--- Material provided ---

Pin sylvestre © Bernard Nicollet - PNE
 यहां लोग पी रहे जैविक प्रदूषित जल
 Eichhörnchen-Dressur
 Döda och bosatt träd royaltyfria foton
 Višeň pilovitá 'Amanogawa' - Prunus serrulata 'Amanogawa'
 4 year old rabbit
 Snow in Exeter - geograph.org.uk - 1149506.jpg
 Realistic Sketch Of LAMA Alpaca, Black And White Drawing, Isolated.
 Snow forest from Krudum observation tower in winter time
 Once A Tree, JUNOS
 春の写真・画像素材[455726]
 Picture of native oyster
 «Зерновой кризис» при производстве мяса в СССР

---

Requirement:
Exactly as they appear, print the lines from the one holding "Realistic Sketch Of" through the final line of the entries, and no others.

Exercise result:
 Realistic Sketch Of LAMA Alpaca, Black And White Drawing, Isolated.
 Snow forest from Krudum observation tower in winter time
 Once A Tree, JUNOS
 春の写真・画像素材[455726]
 Picture of native oyster
 «Зерновой кризис» при производстве мяса в СССР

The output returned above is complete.